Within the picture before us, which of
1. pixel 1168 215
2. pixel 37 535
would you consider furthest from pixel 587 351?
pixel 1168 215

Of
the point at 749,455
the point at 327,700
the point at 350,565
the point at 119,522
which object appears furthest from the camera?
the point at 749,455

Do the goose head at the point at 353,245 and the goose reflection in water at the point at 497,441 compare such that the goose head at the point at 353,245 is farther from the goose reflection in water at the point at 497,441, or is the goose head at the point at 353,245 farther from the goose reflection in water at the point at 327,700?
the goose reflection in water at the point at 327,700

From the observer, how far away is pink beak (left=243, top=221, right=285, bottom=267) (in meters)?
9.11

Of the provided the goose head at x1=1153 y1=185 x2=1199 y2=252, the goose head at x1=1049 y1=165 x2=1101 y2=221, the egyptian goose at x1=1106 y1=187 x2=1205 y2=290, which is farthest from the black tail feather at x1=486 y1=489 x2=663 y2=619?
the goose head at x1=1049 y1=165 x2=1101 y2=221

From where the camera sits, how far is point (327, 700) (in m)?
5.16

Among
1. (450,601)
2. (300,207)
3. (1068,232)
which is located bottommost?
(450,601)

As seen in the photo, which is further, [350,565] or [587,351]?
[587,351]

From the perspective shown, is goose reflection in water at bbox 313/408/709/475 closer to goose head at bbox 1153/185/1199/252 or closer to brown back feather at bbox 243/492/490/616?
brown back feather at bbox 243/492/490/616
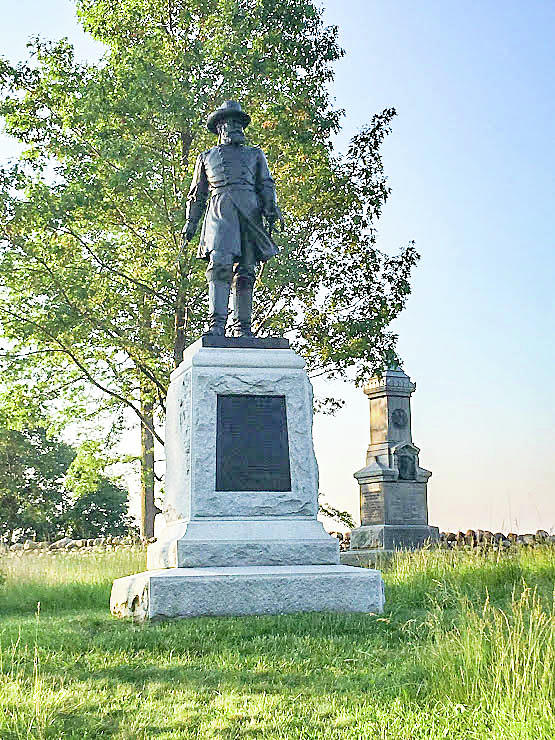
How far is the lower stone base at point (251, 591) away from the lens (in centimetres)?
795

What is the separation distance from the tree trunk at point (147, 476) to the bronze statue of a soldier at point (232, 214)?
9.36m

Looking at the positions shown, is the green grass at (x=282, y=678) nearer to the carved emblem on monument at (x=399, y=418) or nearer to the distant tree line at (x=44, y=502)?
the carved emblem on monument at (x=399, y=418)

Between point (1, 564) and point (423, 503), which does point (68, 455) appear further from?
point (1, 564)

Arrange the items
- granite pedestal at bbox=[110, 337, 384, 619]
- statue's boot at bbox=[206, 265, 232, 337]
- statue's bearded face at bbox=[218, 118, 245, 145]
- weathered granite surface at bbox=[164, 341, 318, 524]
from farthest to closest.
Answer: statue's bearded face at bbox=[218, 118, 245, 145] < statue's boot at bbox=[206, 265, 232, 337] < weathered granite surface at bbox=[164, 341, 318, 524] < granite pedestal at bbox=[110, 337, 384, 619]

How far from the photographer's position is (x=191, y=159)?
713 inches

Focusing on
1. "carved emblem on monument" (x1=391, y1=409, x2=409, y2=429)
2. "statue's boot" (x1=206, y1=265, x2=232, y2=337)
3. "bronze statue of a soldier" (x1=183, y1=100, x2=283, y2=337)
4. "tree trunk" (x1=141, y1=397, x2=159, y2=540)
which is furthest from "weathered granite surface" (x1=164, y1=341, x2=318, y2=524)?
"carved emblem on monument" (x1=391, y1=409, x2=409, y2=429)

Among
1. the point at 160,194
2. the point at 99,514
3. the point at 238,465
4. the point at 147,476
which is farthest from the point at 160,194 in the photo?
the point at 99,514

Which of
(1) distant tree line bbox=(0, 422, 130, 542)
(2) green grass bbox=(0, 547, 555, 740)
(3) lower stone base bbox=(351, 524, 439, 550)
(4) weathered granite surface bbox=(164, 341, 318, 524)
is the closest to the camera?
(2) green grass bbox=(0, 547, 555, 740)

--------------------------------------------------

■ Problem description
The data above needs to be retyped exactly, with the images left out.

■ Full answer
Within the picture before us, which of
1. pixel 1168 215
2. pixel 37 535
would you consider furthest from pixel 587 351?
pixel 1168 215

Of
the point at 749,455
the point at 327,700
the point at 350,565
the point at 119,522
which object appears furthest from the camera?
the point at 749,455

Do the goose head at the point at 353,245 and the goose reflection in water at the point at 497,441 compare such that the goose head at the point at 353,245 is farther from the goose reflection in water at the point at 497,441, or is the goose head at the point at 353,245 farther from the goose reflection in water at the point at 327,700?
the goose reflection in water at the point at 327,700

From the observer, how far away is pink beak (left=243, top=221, right=285, bottom=267) (in meters)?
9.11

Of the provided the goose head at x1=1153 y1=185 x2=1199 y2=252, the goose head at x1=1049 y1=165 x2=1101 y2=221, the egyptian goose at x1=1106 y1=187 x2=1205 y2=290, which is farthest from the black tail feather at x1=486 y1=489 x2=663 y2=619?
the goose head at x1=1049 y1=165 x2=1101 y2=221

From where the camera sits, how far is point (327, 700) (in m)?
5.16

Among
1. (450,601)
2. (300,207)
3. (1068,232)
which is located bottommost?
(450,601)

As seen in the photo, which is further, [350,565] or [587,351]?
[587,351]

From the perspective shown, is goose reflection in water at bbox 313/408/709/475 closer to goose head at bbox 1153/185/1199/252 or closer to brown back feather at bbox 243/492/490/616?
brown back feather at bbox 243/492/490/616
How far is the lower stone base at point (251, 591) away from the lens (in centimetres)?
795

What is the separation distance from the tree trunk at point (147, 476) to the bronze statue of a soldier at point (232, 214)?
9.36m

Looking at the positions shown, is the green grass at (x=282, y=678) nearer to the carved emblem on monument at (x=399, y=418) or nearer to the distant tree line at (x=44, y=502)?
the carved emblem on monument at (x=399, y=418)

Between point (1, 564) and point (423, 503), which does point (68, 455) appear further from?
point (1, 564)

Arrange the items
- granite pedestal at bbox=[110, 337, 384, 619]
- statue's boot at bbox=[206, 265, 232, 337]
- statue's bearded face at bbox=[218, 118, 245, 145]
- weathered granite surface at bbox=[164, 341, 318, 524]
from farthest to closest.
Answer: statue's bearded face at bbox=[218, 118, 245, 145] < statue's boot at bbox=[206, 265, 232, 337] < weathered granite surface at bbox=[164, 341, 318, 524] < granite pedestal at bbox=[110, 337, 384, 619]

How far from the photographer's position is (x=191, y=159)?
713 inches

Focusing on
1. "carved emblem on monument" (x1=391, y1=409, x2=409, y2=429)
2. "statue's boot" (x1=206, y1=265, x2=232, y2=337)
3. "bronze statue of a soldier" (x1=183, y1=100, x2=283, y2=337)
4. "tree trunk" (x1=141, y1=397, x2=159, y2=540)
which is furthest from "weathered granite surface" (x1=164, y1=341, x2=318, y2=524)?
"carved emblem on monument" (x1=391, y1=409, x2=409, y2=429)

Among
1. the point at 160,194
2. the point at 99,514
3. the point at 238,465
4. the point at 147,476
which is farthest from the point at 160,194 in the photo?
the point at 99,514

Which of
(1) distant tree line bbox=(0, 422, 130, 542)
(2) green grass bbox=(0, 547, 555, 740)
(3) lower stone base bbox=(351, 524, 439, 550)
(4) weathered granite surface bbox=(164, 341, 318, 524)
is the closest to the camera?
(2) green grass bbox=(0, 547, 555, 740)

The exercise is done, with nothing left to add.